Der Boyne Viaduct ist eine steinerne Eisenbahnbrücke in Drogheda, die sich über den Fluss Boyne erstreckt. Die Konstruktion nutzt fünfzehn Bögen und hebt sich etwa 30 Meter über der Wasseroberfläche ab.
Der Ingenieur John Benjamin Macneill entwarf diese Brücke, die zwischen 1853 und 1855 erbaut wurde. Das Bauwerk war eines der ersten seiner Art weltweit und markierte einen wichtigen Fortschritt im Eisenbahnbau.
Die Brücke wird von Einheimischen und Besuchern als Wahrzeichen erkannt und zeigt die handwerkliche Qualität des viktorianischen Bahnbaus. Sie steht als stilles Zeugnis der industriellen Vergangenheit und verbindet die Landschaft auf beiden Seiten des Flusses.
Der Viaduct ist von der Eisenbahnstrecke Dublin-Belfast aus einsehbar, und Besucher können ihn von mehreren Aussichtspunkten am Ufer betrachten. Der beste Blick ergibt sich vom Flusstal aus, wo die gesamte Struktur gut zu sehen ist.
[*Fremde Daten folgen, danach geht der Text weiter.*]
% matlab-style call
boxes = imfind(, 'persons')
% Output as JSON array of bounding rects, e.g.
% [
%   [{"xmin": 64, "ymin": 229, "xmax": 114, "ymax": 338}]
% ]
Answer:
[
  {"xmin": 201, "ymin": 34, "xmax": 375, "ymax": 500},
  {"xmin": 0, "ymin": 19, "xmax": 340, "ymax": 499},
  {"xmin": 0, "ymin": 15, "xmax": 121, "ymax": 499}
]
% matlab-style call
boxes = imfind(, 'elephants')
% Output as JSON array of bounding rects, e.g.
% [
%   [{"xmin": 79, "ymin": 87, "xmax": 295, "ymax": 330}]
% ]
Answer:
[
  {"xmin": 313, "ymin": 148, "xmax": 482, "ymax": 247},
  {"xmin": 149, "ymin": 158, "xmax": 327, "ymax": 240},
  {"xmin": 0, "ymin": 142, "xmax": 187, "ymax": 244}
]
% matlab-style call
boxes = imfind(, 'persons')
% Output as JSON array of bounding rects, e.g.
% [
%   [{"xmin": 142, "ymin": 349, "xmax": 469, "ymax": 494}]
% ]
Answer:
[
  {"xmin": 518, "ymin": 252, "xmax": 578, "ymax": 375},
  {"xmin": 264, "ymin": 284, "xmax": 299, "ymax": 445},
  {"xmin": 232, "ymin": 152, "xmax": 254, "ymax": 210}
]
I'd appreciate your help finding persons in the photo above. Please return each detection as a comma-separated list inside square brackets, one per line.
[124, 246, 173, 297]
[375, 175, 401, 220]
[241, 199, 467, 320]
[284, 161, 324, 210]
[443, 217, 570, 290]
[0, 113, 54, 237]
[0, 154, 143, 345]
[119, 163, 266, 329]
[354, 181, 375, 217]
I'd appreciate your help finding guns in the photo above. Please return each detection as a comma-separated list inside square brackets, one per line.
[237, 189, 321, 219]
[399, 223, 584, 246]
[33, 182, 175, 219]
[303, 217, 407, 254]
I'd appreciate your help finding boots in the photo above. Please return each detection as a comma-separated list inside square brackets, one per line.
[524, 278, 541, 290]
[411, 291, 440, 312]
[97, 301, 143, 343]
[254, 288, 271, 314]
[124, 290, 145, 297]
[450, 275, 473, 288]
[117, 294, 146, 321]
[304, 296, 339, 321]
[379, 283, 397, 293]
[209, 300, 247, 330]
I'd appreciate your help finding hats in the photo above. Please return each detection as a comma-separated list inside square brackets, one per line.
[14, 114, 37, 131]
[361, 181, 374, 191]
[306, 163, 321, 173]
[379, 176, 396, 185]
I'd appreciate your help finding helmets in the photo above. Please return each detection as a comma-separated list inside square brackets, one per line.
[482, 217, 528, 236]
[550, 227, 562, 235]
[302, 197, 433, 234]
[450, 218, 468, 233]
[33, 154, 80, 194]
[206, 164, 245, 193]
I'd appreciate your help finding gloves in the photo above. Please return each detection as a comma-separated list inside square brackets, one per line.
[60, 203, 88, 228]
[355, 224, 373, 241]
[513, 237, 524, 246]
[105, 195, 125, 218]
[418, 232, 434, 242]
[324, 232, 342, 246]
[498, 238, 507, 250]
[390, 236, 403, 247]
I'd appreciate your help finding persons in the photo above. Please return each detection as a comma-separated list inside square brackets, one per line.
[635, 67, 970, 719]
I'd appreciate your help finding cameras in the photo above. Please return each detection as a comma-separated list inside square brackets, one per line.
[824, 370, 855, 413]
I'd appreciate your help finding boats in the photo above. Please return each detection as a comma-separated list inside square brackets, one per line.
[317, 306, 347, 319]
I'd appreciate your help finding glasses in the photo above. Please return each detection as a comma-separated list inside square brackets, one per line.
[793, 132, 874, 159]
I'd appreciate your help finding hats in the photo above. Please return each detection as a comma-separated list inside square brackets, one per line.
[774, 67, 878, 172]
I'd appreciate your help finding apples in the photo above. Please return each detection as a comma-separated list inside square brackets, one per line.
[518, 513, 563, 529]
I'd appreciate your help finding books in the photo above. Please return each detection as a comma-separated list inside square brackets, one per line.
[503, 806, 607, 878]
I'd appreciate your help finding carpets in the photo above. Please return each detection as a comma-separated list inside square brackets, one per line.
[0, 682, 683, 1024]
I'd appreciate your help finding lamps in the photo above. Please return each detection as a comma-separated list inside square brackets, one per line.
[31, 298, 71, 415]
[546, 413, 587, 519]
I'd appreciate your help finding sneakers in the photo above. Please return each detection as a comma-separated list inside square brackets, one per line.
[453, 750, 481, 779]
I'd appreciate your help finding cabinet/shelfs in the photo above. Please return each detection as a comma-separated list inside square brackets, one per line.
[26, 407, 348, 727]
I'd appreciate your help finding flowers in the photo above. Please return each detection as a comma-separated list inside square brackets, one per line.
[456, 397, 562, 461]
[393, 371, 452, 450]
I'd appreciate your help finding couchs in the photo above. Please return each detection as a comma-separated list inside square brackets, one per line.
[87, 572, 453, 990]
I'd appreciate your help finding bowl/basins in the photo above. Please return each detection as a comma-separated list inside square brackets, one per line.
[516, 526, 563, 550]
In den 1930er Jahren führte das Eisenbahnunternehmen eine umfangreiche Erneuerung durch und ersetzte die ursprünglichen Eisenkomponenten durch Stahl, ohne dabei den Zugverkehr zu unterbrechen. Diese Umbaumaßnahmen zeigen die Flexibilität und technische Raffinesse des Designs.